Así, Alemania, Bégica, Italia, Inglaterra, España y Francia, vieron desfilar durante décadas la entretención dominical para admirar sobre todo a los negros traídos de África a quienes les lanzaban toda clase de alimentos pues los consideraban primates.
En el colmo, en 1889, año del primer centenario de la Revolución Francesa, dentro de la Exposición Universal, en el marco de la celebración de la igualdad, la fraternidad y la libertad, fue exhibida una familia de indígenas selkam, pueblo amerindio que hasta principios del siglo XX vivía en el norte y centro de la isla Grande de Tierra del Fuego.
Al parecer, los indígenas fueron raptados y llevados con cadenas hasta Francia para ser presentados como caníbales tras las rejas.

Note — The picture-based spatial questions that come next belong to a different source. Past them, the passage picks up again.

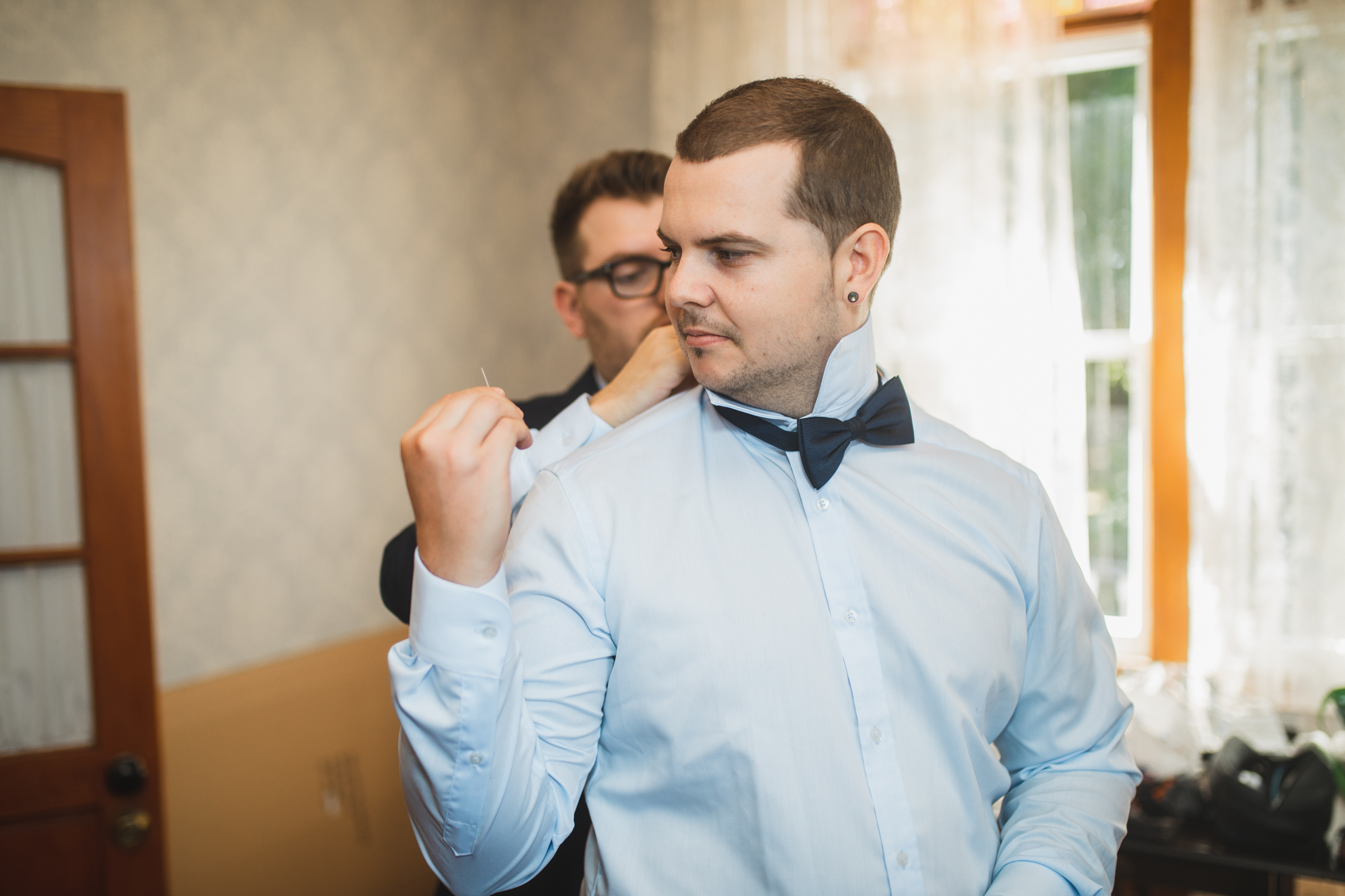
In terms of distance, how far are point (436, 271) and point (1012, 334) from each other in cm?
208

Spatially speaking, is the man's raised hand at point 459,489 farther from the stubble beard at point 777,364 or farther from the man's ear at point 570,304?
the man's ear at point 570,304

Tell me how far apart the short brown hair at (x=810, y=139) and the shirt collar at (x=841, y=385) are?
0.15 meters

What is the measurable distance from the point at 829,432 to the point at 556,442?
1.39 feet

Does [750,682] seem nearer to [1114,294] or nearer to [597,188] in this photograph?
[597,188]

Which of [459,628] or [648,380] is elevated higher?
[648,380]

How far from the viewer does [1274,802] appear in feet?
6.67

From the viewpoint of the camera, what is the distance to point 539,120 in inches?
145

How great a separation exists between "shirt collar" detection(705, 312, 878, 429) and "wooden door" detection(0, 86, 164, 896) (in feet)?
5.44

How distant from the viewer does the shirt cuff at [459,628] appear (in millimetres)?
856

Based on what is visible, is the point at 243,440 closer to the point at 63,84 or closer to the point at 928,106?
the point at 63,84

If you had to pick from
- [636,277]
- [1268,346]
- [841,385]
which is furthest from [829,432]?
[1268,346]

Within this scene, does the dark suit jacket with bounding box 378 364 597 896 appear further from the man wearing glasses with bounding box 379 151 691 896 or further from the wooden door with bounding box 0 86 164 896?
the wooden door with bounding box 0 86 164 896

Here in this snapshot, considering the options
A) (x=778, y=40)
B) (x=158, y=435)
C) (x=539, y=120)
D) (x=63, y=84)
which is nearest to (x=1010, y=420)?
(x=778, y=40)

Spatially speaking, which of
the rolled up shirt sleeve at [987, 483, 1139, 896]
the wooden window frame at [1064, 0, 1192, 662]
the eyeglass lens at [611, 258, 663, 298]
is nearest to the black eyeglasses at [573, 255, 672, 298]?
the eyeglass lens at [611, 258, 663, 298]
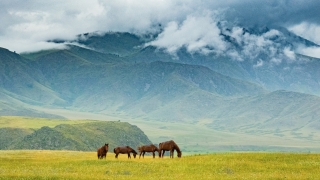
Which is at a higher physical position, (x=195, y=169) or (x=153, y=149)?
(x=153, y=149)

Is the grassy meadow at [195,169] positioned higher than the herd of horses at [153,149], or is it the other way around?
the herd of horses at [153,149]

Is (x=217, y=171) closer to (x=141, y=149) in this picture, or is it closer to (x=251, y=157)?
(x=251, y=157)

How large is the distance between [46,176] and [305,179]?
23.7m

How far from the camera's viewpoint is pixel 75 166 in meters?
49.4

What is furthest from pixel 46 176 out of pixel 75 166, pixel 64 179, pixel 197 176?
pixel 197 176

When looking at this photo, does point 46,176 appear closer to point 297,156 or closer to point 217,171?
point 217,171

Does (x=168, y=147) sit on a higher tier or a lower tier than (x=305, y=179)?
higher

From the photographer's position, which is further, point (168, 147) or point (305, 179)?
point (168, 147)

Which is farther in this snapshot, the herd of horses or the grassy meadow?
the herd of horses

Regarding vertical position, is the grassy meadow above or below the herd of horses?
below

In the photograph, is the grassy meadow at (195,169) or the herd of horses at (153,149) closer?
the grassy meadow at (195,169)

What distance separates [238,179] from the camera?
3903 cm

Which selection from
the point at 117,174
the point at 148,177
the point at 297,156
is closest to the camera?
the point at 148,177

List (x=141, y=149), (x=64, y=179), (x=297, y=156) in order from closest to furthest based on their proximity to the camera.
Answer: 1. (x=64, y=179)
2. (x=297, y=156)
3. (x=141, y=149)
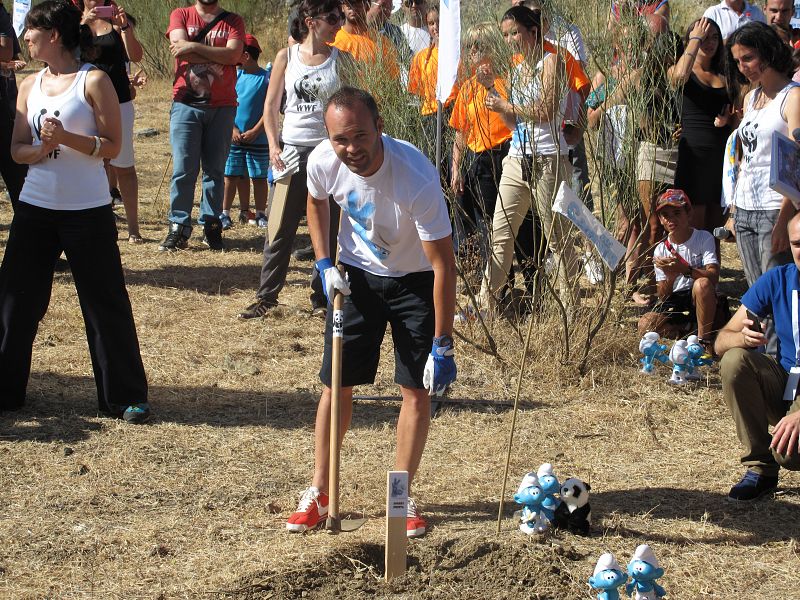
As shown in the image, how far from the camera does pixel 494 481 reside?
4750 millimetres

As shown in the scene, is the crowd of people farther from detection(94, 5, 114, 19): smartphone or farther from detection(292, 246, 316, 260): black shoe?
detection(292, 246, 316, 260): black shoe

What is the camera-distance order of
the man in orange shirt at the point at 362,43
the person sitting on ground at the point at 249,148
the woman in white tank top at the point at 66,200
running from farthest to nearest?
the person sitting on ground at the point at 249,148
the man in orange shirt at the point at 362,43
the woman in white tank top at the point at 66,200

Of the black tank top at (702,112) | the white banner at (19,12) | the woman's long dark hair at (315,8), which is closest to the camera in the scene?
the woman's long dark hair at (315,8)

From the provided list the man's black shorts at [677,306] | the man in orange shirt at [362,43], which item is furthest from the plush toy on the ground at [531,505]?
the man in orange shirt at [362,43]

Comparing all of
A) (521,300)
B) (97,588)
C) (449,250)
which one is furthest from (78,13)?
(521,300)

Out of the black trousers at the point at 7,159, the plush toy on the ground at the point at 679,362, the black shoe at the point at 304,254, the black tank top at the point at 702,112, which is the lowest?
the plush toy on the ground at the point at 679,362

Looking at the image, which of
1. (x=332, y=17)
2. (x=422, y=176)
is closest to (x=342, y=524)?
(x=422, y=176)

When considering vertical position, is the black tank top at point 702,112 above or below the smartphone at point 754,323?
above

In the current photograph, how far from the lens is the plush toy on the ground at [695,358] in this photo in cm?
600

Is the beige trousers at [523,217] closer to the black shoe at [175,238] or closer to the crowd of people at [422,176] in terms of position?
the crowd of people at [422,176]

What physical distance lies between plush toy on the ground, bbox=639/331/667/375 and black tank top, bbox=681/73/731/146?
2.04 meters

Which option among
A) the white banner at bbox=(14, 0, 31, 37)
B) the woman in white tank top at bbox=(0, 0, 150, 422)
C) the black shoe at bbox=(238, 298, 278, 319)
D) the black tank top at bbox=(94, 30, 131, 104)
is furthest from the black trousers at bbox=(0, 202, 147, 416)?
the white banner at bbox=(14, 0, 31, 37)

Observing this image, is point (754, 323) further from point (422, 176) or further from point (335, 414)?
point (335, 414)

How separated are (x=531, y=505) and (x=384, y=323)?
0.93 m
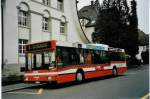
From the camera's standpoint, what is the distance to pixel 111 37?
142 feet

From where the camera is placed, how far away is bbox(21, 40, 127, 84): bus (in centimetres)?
1670

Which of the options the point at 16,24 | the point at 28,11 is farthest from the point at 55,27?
the point at 16,24

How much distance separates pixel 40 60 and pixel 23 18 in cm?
1239

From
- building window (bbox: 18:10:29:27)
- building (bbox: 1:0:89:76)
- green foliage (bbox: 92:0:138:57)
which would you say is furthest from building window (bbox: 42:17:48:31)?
green foliage (bbox: 92:0:138:57)

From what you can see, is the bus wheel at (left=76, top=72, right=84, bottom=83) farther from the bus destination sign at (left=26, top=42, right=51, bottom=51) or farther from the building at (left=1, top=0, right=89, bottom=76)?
the building at (left=1, top=0, right=89, bottom=76)

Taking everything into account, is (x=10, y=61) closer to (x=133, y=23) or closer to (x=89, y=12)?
(x=133, y=23)

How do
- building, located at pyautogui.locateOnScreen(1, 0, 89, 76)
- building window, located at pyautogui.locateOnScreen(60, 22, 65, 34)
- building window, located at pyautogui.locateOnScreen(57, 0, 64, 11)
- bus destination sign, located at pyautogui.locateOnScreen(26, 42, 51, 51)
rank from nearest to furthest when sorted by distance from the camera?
1. bus destination sign, located at pyautogui.locateOnScreen(26, 42, 51, 51)
2. building, located at pyautogui.locateOnScreen(1, 0, 89, 76)
3. building window, located at pyautogui.locateOnScreen(57, 0, 64, 11)
4. building window, located at pyautogui.locateOnScreen(60, 22, 65, 34)

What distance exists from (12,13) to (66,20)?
9.88m

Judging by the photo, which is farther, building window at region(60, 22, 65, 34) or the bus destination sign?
building window at region(60, 22, 65, 34)

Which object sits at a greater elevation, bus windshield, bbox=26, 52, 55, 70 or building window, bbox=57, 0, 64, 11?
building window, bbox=57, 0, 64, 11

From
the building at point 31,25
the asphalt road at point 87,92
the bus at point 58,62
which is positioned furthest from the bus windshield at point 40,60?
the building at point 31,25

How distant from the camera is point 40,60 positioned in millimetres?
17156

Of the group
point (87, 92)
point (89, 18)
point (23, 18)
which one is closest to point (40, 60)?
point (87, 92)

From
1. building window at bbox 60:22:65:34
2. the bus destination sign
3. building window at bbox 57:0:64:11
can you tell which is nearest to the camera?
the bus destination sign
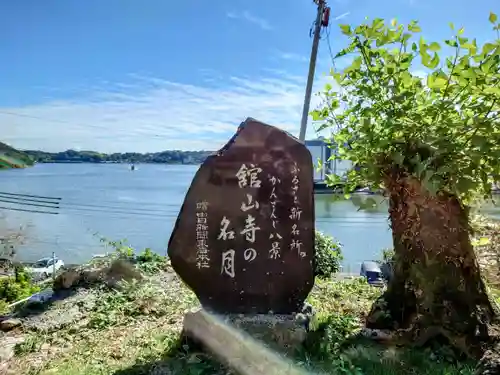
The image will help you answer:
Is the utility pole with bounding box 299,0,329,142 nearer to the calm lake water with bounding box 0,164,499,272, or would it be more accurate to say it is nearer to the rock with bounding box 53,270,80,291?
the calm lake water with bounding box 0,164,499,272

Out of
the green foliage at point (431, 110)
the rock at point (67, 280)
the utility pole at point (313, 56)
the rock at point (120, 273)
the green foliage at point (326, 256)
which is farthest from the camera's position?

Los zoológicos humanos, que representaron el primer encuentro con “el otro”, fueron determinantes, no cabe duda, en la transición del racismo científico (teorías eugenistas) a al “racismo popular” que el mundo reproduce sin consideración por todas partes y en muy diversas formas.
Mucho qué hacer, demasiado por deconstruir.
Porque el viejo racismo hoy vive renacido por las teorías del separatismo o del reemplazo de las civilizaciones o culturas.